The effort will take a great deal of new information technology systems to replace the antiquated computers airmen currently rely upon to do command and control, military leaders said.
The most important item on the to-do list is the ongoing effort to modernize the Joint Space Operations Center, the Air Force's command-and-control center, Hyten said. "It was designed in the '80s, deployed in the '90s and we still operate on that database today."
"We have had some challenges with that program but we have to deliver that capability because it allows us to get off that legacy ... system and move into the future," he said. The new open architecture system should allow changes as they come available through prototyping, commercial offerings and incremental changes. The idea is to get out of the seven-year acquisition cycle that makes the system out of date by the time it is delivered, he said.
This JSPOC mission system will become a new battlefield management command-and-control system, he said. The effort has about $2 billion allocated toward it, he added.

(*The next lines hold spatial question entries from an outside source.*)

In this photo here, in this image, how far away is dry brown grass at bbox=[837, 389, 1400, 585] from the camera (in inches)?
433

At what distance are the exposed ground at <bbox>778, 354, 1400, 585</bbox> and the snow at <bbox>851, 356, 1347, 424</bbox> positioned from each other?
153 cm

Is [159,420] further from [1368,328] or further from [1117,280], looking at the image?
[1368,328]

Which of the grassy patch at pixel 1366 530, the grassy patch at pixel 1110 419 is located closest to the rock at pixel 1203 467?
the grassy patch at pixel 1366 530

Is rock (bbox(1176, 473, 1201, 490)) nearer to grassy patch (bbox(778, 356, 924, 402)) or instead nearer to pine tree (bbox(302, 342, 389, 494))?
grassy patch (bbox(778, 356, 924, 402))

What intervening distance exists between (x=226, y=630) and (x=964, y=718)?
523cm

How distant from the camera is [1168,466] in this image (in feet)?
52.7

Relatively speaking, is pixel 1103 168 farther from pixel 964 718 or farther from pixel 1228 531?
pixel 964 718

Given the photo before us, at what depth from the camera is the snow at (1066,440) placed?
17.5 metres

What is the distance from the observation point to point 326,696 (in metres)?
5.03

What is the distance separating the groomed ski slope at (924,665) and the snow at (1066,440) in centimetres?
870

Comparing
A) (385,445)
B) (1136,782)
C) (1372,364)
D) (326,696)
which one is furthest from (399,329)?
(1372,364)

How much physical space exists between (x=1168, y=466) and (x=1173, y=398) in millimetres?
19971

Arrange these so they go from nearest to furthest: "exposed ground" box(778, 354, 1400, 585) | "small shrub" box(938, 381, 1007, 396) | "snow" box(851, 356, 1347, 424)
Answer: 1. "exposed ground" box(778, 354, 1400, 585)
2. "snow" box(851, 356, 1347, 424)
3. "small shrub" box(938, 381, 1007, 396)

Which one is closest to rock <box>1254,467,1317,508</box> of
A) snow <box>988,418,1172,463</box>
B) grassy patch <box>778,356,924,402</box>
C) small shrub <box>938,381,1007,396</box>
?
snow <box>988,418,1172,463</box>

Adm. Cecil D. Haney, commander of U.S. Strategic Command, said, "We have to get more automation into the business. ... How can we better command and control our precious assets that we do have up there? And that requires some sort of a system that helps us be more effective and efficient to do just that. That requires the ability to see [and] understand the environment, to understand what's going to happen, or what has happened," he said. That requires as much automation as possible, he added.
For example, the system airmen and analysts use to catalogue objects in space is cumbersome, and not particularly user friendly. They need the ability to pull information and fuse it in a timely manner, he said.

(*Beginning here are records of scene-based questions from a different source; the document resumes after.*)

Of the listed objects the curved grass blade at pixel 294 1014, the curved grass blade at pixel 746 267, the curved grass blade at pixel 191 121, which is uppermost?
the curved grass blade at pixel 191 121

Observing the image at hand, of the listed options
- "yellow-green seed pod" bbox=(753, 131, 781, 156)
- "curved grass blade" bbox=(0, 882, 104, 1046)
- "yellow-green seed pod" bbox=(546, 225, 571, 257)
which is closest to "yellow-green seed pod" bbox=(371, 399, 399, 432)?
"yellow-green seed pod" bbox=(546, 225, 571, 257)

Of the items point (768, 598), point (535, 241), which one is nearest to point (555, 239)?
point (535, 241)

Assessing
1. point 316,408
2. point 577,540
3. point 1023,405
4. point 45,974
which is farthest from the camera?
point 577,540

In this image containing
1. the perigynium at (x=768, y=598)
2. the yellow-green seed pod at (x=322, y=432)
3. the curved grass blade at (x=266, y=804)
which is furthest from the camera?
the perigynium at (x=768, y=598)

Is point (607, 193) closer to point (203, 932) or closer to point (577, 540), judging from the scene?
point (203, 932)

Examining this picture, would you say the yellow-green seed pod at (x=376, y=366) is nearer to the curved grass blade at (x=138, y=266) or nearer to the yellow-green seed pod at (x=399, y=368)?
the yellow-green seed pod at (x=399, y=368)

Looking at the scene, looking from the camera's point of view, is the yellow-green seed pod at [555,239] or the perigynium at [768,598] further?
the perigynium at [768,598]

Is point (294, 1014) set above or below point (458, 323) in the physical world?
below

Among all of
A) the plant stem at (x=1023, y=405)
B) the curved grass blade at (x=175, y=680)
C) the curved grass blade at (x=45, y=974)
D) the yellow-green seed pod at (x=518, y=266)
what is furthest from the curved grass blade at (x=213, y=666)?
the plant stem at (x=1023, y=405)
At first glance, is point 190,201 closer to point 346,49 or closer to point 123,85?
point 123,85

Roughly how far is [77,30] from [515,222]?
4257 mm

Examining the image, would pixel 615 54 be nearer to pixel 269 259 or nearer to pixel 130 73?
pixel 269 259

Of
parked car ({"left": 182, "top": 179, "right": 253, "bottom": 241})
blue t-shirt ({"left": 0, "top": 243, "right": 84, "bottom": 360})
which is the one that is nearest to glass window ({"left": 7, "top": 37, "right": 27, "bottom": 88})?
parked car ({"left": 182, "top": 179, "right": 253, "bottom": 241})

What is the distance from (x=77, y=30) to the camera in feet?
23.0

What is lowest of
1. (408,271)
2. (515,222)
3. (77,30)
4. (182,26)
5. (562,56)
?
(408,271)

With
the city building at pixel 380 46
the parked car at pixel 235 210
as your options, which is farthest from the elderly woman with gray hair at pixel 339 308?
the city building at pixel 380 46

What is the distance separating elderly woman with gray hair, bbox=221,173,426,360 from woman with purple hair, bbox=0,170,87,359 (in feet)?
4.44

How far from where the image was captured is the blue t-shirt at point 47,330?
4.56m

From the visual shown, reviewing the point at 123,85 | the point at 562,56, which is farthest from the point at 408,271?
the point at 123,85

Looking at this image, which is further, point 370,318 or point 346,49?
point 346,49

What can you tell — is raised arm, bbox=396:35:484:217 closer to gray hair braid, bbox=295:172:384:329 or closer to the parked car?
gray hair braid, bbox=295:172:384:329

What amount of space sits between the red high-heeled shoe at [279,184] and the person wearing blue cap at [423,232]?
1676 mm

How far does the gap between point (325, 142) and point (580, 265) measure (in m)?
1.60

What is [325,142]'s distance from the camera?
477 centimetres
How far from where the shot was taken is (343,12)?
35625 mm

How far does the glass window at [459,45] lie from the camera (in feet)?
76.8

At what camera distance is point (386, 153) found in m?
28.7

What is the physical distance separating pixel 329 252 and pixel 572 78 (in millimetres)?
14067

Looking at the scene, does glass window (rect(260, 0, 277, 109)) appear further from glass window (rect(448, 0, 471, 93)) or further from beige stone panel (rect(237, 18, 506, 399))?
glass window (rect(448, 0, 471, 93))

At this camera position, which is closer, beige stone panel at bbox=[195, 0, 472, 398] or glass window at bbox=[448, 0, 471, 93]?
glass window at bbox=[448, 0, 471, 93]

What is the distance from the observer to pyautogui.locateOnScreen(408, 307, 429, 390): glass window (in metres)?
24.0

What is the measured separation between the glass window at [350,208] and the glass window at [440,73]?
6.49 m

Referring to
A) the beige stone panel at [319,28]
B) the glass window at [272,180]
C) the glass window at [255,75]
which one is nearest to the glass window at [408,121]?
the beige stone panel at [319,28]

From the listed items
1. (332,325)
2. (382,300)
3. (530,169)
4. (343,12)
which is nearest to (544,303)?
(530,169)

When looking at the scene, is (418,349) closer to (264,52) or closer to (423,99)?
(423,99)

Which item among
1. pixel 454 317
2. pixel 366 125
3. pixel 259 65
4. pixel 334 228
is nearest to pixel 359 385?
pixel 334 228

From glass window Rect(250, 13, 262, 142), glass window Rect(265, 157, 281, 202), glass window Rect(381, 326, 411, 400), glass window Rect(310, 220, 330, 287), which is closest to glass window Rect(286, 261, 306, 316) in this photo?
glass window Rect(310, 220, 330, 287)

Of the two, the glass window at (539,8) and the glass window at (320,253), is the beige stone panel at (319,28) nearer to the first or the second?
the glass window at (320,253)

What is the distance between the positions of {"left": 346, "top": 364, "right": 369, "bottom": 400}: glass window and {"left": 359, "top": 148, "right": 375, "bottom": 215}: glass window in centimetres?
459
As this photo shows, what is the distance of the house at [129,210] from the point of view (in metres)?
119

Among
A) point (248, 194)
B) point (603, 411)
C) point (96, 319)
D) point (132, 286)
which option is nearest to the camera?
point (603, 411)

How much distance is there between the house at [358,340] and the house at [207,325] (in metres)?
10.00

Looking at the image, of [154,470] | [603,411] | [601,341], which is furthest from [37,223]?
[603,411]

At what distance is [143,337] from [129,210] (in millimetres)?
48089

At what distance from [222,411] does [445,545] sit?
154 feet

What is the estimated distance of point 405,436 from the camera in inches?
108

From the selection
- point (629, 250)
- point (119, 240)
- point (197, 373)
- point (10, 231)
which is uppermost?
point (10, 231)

This goes beyond the term "common operating picture," where all parties are seeing the same information. Each operations center should have data fused and tailored to their needs in an automated fashion, he said.
For example, when doing collision avoidance analysis for space objects, a screen should start "pulsing" to alert an analyst that there might be a problem, then if the information is validated and automatically transmitted out to commercial operators, allies and those who need to know, he said.
The Defense Department and intelligence community have stood up two entities over the past year. The Joint Interagency Combined Space Operations Center (JICSpOC) at Shriever Air Force Base in Colorado, brings together the military and spy satellite communities to run experiments to make command, control and communication in the event of conflict in space more efficient. The Joint Space Tactics and Doctrine Forum, a council of senior leaders in the military and spy satellite realm, brings the same communities together with the goal of making space systems more resilient, and to write requirements.
Haney said the two entities are working together. He was meeting this week with National Reconnaissance Office Director Betty Sapp, his co-chair of the forum, to go over a recent experiment conducted by JICSpOC. "We will review some of the lessons learned ... from the last experiment we had and also review and approve the way forward with the next experiment so they are completely intertwined."
Hyten said one example of the old way of doing business is an analysis of alternatives on the next generation of protected communications satellites that Space Command took four years to produce.
The terms of reference were written in 2012, he said. "The world changed underneath the AOAs," he said. Space Command has employed a "tiger team" to coordinate new requirements for satellite communications and to integrate its findings into the new vision for space, he said.